**Problem to solve**
Carry on the forum thread about the Oriskany dive video from the point where it stops.

**Provided text**

# Oriskany flight deck and prop dive video



## WhackUmStackUm (Jan 31, 2010)

I shot this dive video of the Oriskany today (01/20/2014).


----------



## HisName (Nov 29, 2009)

it is Erie seeing you diving over her with the fish since the last Time I saw her she was underway in the gulf of tonkin

Thanks for the Vid and be safe.


----------



## Tobiwan (Apr 27, 2012)

Cool video dude! Look at all them AJ's!!


----------



## SaltAddict (Jan 6, 2010)

What were the bubbles in the first few minutes? Were you clearing your suit, or using a travel gas?

Thanks for the video. I got stuck with a budget meeting today, and was cursed with just staring out the window at the Gulf. Looked like a great day to be out.


----------



## Realtor (Oct 1, 2007)

NICE Video, how many Lionfish was on here?


----------



## MillerTime (Jul 6, 2011)

Awesome video. Looks like that scooter really helps out a lot.


----------



## Fielro (Jun 4, 2012)

Awesome! Thanks for sharing


----------



## tank banger (Oct 2, 2012)

Great video thanks. Sure gets dark on the back side:help:


----------



## smooth move (Sep 25, 2012)

great video---can't believe the props are still on her!


----------



## WhackUmStackUm (Jan 31, 2010)

Realtor said:


> NICE Video, how many Lionfish was on here?


I saw one small one and a buddy of mine shot a big one (15.5 inches) on the island.


----------



## Redtracker (Dec 28, 2011)

The video want open


----------



## 1abbc (Nov 18, 2012)

Great video thanks for sharing!


----------



## JVT (Jun 5, 2009)

Great video...I had heard there were lots of jacks on the Big O and this video confirms that. What is the general orientation of the ship on the bottom? North to South, East to West?


----------



## WhackUmStackUm (Jan 31, 2010)

JVT said:


> Great video...I had heard there were lots of jacks on the Big O and this video confirms that. What is the general orientation of the ship on the bottom? North to South, East to West?


It runs pretty much north to south, with the bow at the southern end.


----------



## afcopper15 (Dec 12, 2012)

*numbers*

Can someone tell me the correct numbers for the Oriskany?... I know they're public, but I've seen a couple different sets. How far out is it? Thanks in advance.


----------



## panhandleslim (Jan 11, 2013)

30 02.55' North
87 00.397 West
212 feet - Maximum depth

Do you have a paper chart? If not, get one and learn how to plot distances.


----------



## Reelbait (Mar 3, 2013)

Great detail. Thought there would be more anchors and fishing line caught on the ship. Looks pretty clean. You did a great job!


----------



## panhandleslim (Jan 11, 2013)

**Data block**
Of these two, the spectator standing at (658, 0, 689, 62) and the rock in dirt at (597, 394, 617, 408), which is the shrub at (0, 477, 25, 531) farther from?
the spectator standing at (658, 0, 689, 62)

**Answer to the task**
Reelbait said:


> Great detail. Thought there would be more anchors and fishing line caught on the ship. Looks pretty clean. You did a great job![/QUOTE
> 
> Reelbait,
> You have to understand a few things about this ship. It is located a long way, (21 nautical miles) from the Pensacola Pass sea bouy. It does not get a lot of 'heavy' pressure from fishermen. The divers who utilize it have a lot of respect for it and take good care of it. This town has always been a town with an aircraft carrier as a part of the 'skyline'. As far as we are concerned we still have one even though it is part of the sonar line rather than the skyline. The dive operators who utilize it have been very careful to install tether bouys, underwater, to tie off to. Not anchoring on the ship. The divers that go down there police things up pretty well. There is a lot of respect for the ship, it's service and for those who served on board. We don't really consider this as a 'wreck' but more as a monument; therefore, that is why you don't see debris and fishing line on the flight deck or the parapets.


----------



## WhackUmStackUm (Jan 31, 2010)

Reelbait said:


> Great detail. Thought there would be more anchors and fishing line caught on the ship. Looks pretty clean. You did a great job!


There are a lot of places on the ship that are covered in braded fishing line, old anchors, anchor rope, old buoys and rope, jigs, lead weights and so on. The flight deck that I covered in my video is relatively clear of this stuff. However, there are a number of places on the Oriskany that are a real hazard to dive. Most of these areas are at the 145-180' depth level. I have been chipping away at the cleanup, but it is tiring and not the safest work.

The bottom on the sides of the Oriskany are about 215' deep. The bottom on the bow is at about 220' and the washed out area under stern is about 225' deep.


----------



## Jackin' 'Em Up (Dec 31, 2013)

Holy Amberjacks! I would like to do some fishing there


----------



## WhackUmStackUm (Jan 31, 2010)

Jackin' 'Em Up said:


> Holy Amberjacks! I would like to do some fishing there


Sorry, _those fish_ will not take a bait. Leave 'um to me. :whistling:


----------



## evacuee (Oct 16, 2007)

Your videos are fantastic. Always look forward to seeing them. Makes me want to get out there in the worst way. Thanks.


----------



## spencer618 (Jan 30, 2014)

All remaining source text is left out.